Corruption that Endangered Public Health

 Note that the Times article stated

it is not apparent that any of the communications about the Hoover briefings violated securities laws. The Justice Department and the Securities and Exchange Commission would have several hurdles to clear before establishing that Appaloosa or other funds that received insights from Mr. Callanan, either directly or through intermediaries, acted improperly.

However, consider this: The Trump administration had a duty to manage the growing coronavirus pandemic so as to protect the lives and health of the American people.  The administration had access to considerable information about the pandemic which was not widely available.  We know from reporting by Bob Woodward that President Trump knew how serious the pandemic was likely to be, but concealed that information to prevent "panic." In particular, per Reuters, September 9, 2020:

'I wanted to always play it down,' Trump told author Bob Woodward on March 19, days after he declared a national emergency. 'I still like playing it down, because I don’t want to create a panic.'

Yet, the Trump administration did not act on the information it had.  Many public health experts believe its inaction resulted in the loss of thousands of lives, and resulted in many more cases of COVID-19, some quite morbid that might have been prevented by more forceful action.  Trump avoided effective action while constantly reassuring the public. Meanwhile, his appointees were giving Trump supporters and donors cause to think that the pandemic would actually be quite serious.  Some of them took advantage of that information to make financial transactions, like selling stocks short, enabling them to personally profit.

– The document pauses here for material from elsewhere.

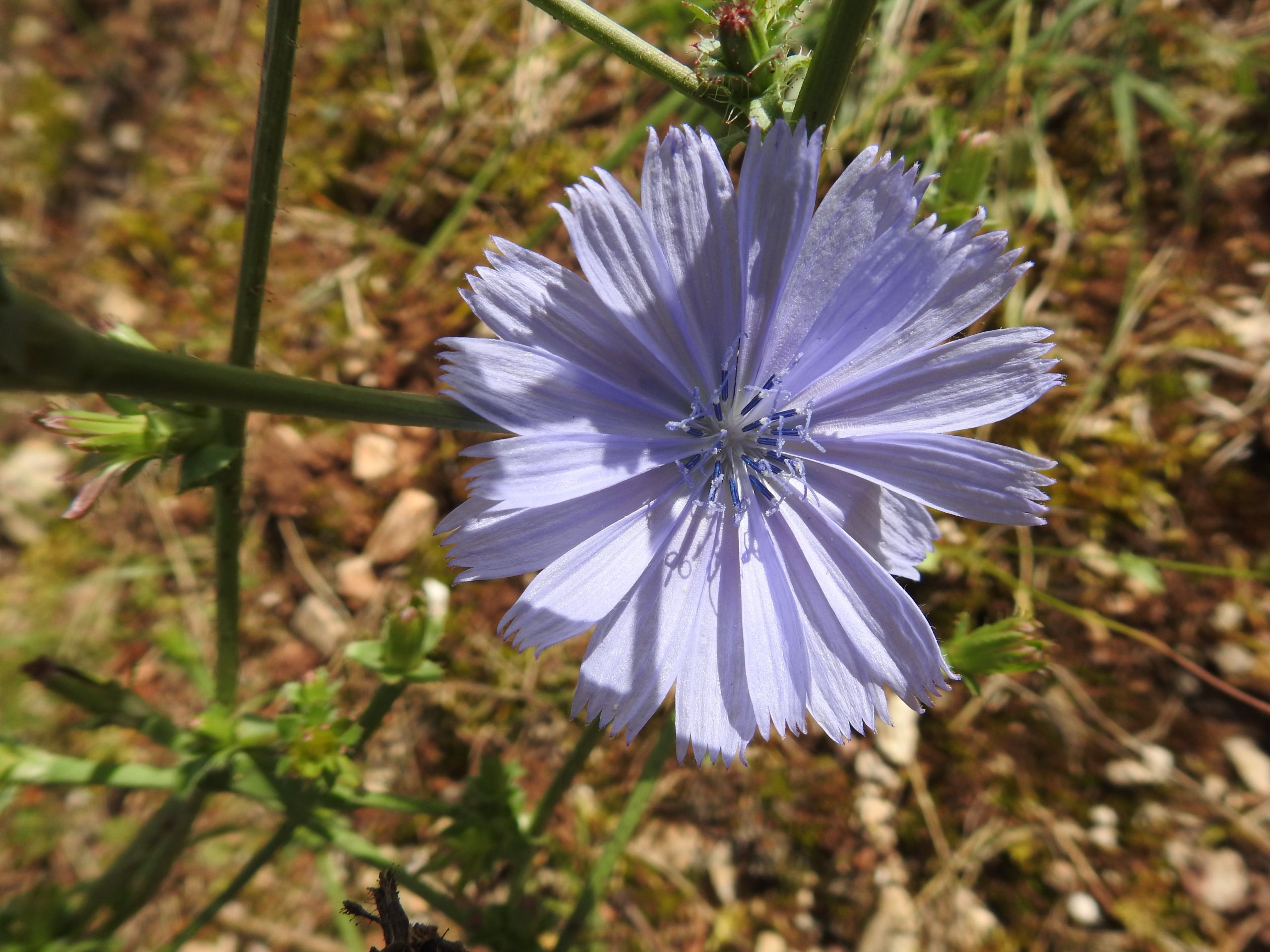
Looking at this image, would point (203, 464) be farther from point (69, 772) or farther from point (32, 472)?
point (32, 472)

Transparency International defines corruption as

Abuse of entrusted power for private gain

Whether or not they were legal, the actions above by Trump and his political appointees appeared to have abuse their entrusted for the private gain of their supporters and donors.

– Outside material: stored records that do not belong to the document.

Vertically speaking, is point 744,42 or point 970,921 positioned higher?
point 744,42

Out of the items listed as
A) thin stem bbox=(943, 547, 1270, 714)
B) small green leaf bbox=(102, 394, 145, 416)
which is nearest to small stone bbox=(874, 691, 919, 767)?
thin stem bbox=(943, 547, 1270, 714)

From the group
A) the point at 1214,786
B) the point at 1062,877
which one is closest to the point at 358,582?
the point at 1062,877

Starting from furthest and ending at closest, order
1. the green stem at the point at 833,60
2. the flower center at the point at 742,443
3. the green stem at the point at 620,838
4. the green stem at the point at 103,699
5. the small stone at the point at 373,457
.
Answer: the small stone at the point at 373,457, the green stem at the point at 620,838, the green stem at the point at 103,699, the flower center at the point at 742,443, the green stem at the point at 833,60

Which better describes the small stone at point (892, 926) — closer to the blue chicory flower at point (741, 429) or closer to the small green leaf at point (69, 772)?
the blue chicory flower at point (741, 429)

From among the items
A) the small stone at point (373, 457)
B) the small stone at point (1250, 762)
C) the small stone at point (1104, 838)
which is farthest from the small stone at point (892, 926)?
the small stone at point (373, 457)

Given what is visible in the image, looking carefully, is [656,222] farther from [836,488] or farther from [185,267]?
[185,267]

We have frequently discussed, most recently here, the many conflicts of interest affecting and corrupt action by Trump, his family, and his cronies.  This case above adds to that list.  

We know of one way that the conflicts of interest generated by Trump's continued ownership of the Trump Organization may have enabled his mismanagement of the coronavirus pandemic. We discussed here and here how concerns about financial losses incurred by the Trump Organization due to lockdowns and other restrictions by state and local public health authorities to manage the pandemic may have influenced Mr Trump to urge premature reopening of the economy.  Thus he may have prioritized his personal finances over public health.

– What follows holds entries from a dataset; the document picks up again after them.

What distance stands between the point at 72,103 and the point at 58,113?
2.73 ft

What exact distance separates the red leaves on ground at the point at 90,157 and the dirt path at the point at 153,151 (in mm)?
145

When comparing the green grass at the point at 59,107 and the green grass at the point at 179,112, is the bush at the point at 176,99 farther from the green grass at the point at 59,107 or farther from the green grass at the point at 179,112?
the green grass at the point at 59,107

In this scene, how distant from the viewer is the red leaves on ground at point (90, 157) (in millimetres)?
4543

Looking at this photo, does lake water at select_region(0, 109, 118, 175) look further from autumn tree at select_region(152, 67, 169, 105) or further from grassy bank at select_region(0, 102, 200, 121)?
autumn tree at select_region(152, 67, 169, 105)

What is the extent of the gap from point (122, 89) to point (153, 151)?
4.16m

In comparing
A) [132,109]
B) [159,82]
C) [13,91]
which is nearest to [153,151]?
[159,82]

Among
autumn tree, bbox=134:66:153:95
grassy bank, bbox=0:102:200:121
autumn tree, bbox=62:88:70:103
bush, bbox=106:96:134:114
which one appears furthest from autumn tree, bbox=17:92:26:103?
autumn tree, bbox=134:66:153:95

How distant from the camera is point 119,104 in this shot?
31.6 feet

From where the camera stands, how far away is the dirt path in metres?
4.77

However, the danger of the apparent corruption revealed by the newest case seems more direct. Trump and cronies' restricted dissemination of information about the pandemic allowed enrichment of their supporters while endangering the population at large. In any case, once again, private profit trumped public health.

Yet up to now, protests of his conflicts of interest and corruption have been feeble, while the country has been distracted by each new surprise from a presidency run like a reality television show.  How much longer can the country survive our lack of focus on how we are threatened?